Additionally, in 2008-09, the ad hoc Bookstore Advisory Committee composed of faculty, staff, and students and supported by Melcher, spent months exploring the future of campus bookstores and textbooks, ultimately reaching a unanimous recommendation to award a contract for management of the campus bookstore to Validis (Nebraska Books). The college secured a beneficial contract, and the transition took place in Block 6.
As a result of these improvements, the college now has an opportunity to reorganize these responsibilities and make permanent the savings realized from combining the positions of legal counsel and director of business.

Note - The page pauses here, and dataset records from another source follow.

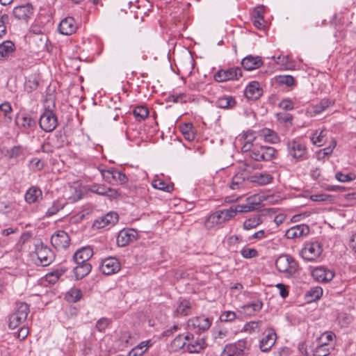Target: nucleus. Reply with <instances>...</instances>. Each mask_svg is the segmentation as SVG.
I'll return each instance as SVG.
<instances>
[{
    "label": "nucleus",
    "mask_w": 356,
    "mask_h": 356,
    "mask_svg": "<svg viewBox=\"0 0 356 356\" xmlns=\"http://www.w3.org/2000/svg\"><path fill=\"white\" fill-rule=\"evenodd\" d=\"M131 339V334L129 331H120L118 334V341L122 348L128 347L130 345L129 341Z\"/></svg>",
    "instance_id": "obj_44"
},
{
    "label": "nucleus",
    "mask_w": 356,
    "mask_h": 356,
    "mask_svg": "<svg viewBox=\"0 0 356 356\" xmlns=\"http://www.w3.org/2000/svg\"><path fill=\"white\" fill-rule=\"evenodd\" d=\"M120 268V261L115 257L106 258L102 261L99 265L100 271L106 275L117 273Z\"/></svg>",
    "instance_id": "obj_13"
},
{
    "label": "nucleus",
    "mask_w": 356,
    "mask_h": 356,
    "mask_svg": "<svg viewBox=\"0 0 356 356\" xmlns=\"http://www.w3.org/2000/svg\"><path fill=\"white\" fill-rule=\"evenodd\" d=\"M251 343L246 339L225 345L220 356H247L250 350Z\"/></svg>",
    "instance_id": "obj_4"
},
{
    "label": "nucleus",
    "mask_w": 356,
    "mask_h": 356,
    "mask_svg": "<svg viewBox=\"0 0 356 356\" xmlns=\"http://www.w3.org/2000/svg\"><path fill=\"white\" fill-rule=\"evenodd\" d=\"M35 252L40 265L42 266L49 265L54 260V254L53 251L42 241H38L35 244Z\"/></svg>",
    "instance_id": "obj_9"
},
{
    "label": "nucleus",
    "mask_w": 356,
    "mask_h": 356,
    "mask_svg": "<svg viewBox=\"0 0 356 356\" xmlns=\"http://www.w3.org/2000/svg\"><path fill=\"white\" fill-rule=\"evenodd\" d=\"M39 124L43 131L51 132L57 127V117L52 111H45L40 118Z\"/></svg>",
    "instance_id": "obj_11"
},
{
    "label": "nucleus",
    "mask_w": 356,
    "mask_h": 356,
    "mask_svg": "<svg viewBox=\"0 0 356 356\" xmlns=\"http://www.w3.org/2000/svg\"><path fill=\"white\" fill-rule=\"evenodd\" d=\"M287 155L296 162L304 161L308 159V150L305 143L300 138L288 140L286 142Z\"/></svg>",
    "instance_id": "obj_1"
},
{
    "label": "nucleus",
    "mask_w": 356,
    "mask_h": 356,
    "mask_svg": "<svg viewBox=\"0 0 356 356\" xmlns=\"http://www.w3.org/2000/svg\"><path fill=\"white\" fill-rule=\"evenodd\" d=\"M263 307L261 300H256L250 303L246 304L241 307L242 312L247 315L252 316L254 313L259 312Z\"/></svg>",
    "instance_id": "obj_34"
},
{
    "label": "nucleus",
    "mask_w": 356,
    "mask_h": 356,
    "mask_svg": "<svg viewBox=\"0 0 356 356\" xmlns=\"http://www.w3.org/2000/svg\"><path fill=\"white\" fill-rule=\"evenodd\" d=\"M113 177V183L124 184L128 181V178L126 175L116 168H115Z\"/></svg>",
    "instance_id": "obj_51"
},
{
    "label": "nucleus",
    "mask_w": 356,
    "mask_h": 356,
    "mask_svg": "<svg viewBox=\"0 0 356 356\" xmlns=\"http://www.w3.org/2000/svg\"><path fill=\"white\" fill-rule=\"evenodd\" d=\"M82 296V293L80 289L72 288L67 293V300L72 302H76Z\"/></svg>",
    "instance_id": "obj_48"
},
{
    "label": "nucleus",
    "mask_w": 356,
    "mask_h": 356,
    "mask_svg": "<svg viewBox=\"0 0 356 356\" xmlns=\"http://www.w3.org/2000/svg\"><path fill=\"white\" fill-rule=\"evenodd\" d=\"M241 254L243 258L252 259L258 257L259 252L255 248L245 246L241 249Z\"/></svg>",
    "instance_id": "obj_49"
},
{
    "label": "nucleus",
    "mask_w": 356,
    "mask_h": 356,
    "mask_svg": "<svg viewBox=\"0 0 356 356\" xmlns=\"http://www.w3.org/2000/svg\"><path fill=\"white\" fill-rule=\"evenodd\" d=\"M262 223V220L259 216H255L252 218L246 219L243 222V229L245 230H250L257 227L258 225Z\"/></svg>",
    "instance_id": "obj_42"
},
{
    "label": "nucleus",
    "mask_w": 356,
    "mask_h": 356,
    "mask_svg": "<svg viewBox=\"0 0 356 356\" xmlns=\"http://www.w3.org/2000/svg\"><path fill=\"white\" fill-rule=\"evenodd\" d=\"M323 295V289L321 287L316 286L312 288L308 292L307 296L312 298V300L319 299Z\"/></svg>",
    "instance_id": "obj_54"
},
{
    "label": "nucleus",
    "mask_w": 356,
    "mask_h": 356,
    "mask_svg": "<svg viewBox=\"0 0 356 356\" xmlns=\"http://www.w3.org/2000/svg\"><path fill=\"white\" fill-rule=\"evenodd\" d=\"M267 334L261 338L259 343V347L261 352H268L275 345L277 340V335L273 328L267 329Z\"/></svg>",
    "instance_id": "obj_16"
},
{
    "label": "nucleus",
    "mask_w": 356,
    "mask_h": 356,
    "mask_svg": "<svg viewBox=\"0 0 356 356\" xmlns=\"http://www.w3.org/2000/svg\"><path fill=\"white\" fill-rule=\"evenodd\" d=\"M42 197V192L38 186H33L30 187L24 195L25 201L28 204H33L38 202Z\"/></svg>",
    "instance_id": "obj_26"
},
{
    "label": "nucleus",
    "mask_w": 356,
    "mask_h": 356,
    "mask_svg": "<svg viewBox=\"0 0 356 356\" xmlns=\"http://www.w3.org/2000/svg\"><path fill=\"white\" fill-rule=\"evenodd\" d=\"M331 351V346L327 342L323 341L319 343L318 346L313 350L314 356H327Z\"/></svg>",
    "instance_id": "obj_37"
},
{
    "label": "nucleus",
    "mask_w": 356,
    "mask_h": 356,
    "mask_svg": "<svg viewBox=\"0 0 356 356\" xmlns=\"http://www.w3.org/2000/svg\"><path fill=\"white\" fill-rule=\"evenodd\" d=\"M152 185L154 188L166 192H170L173 190V185L169 184L159 178L154 179L152 182Z\"/></svg>",
    "instance_id": "obj_41"
},
{
    "label": "nucleus",
    "mask_w": 356,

Robert Moore and Chris Melcher will work closely to ensure a smooth transition and look forward to the greater effectiveness these changes will produce. CC is continuing its efforts to fulfill the Board of Trustees request that the college look for ways to improve efficiencies and operations. Feel free to call either Moore or Melcher, or others in their offices, with questions regarding these changes, or go to: http://www.coloradocollege.edu/welcome/presidentsoffice/melcher.asp
For personal and family reasons, Ed Eng has decided to leave Colorado College at the end of June 2010. A search committee will be formed to select a qualified individual to replace him as the director of facilities services. In his tenure at CC, he was able to shepherd the Long Range Development Plan through the city planning process, including, at neighborhood meetings, presentations to the City Planning Commission, and ultimately City Council for their approval. He successfully managed a 15 percent reduction in facilities staffing and planned for continued maintenance despite a $1 million reduction in the renewal and replacement (R&R) projects budget. Through his initiative, a Long Range Maintenance Plan is being developed to assist in guiding the college in the judicious expenditure of facilities operations and maintenance dollars. The college wishes him well in his future endeavors.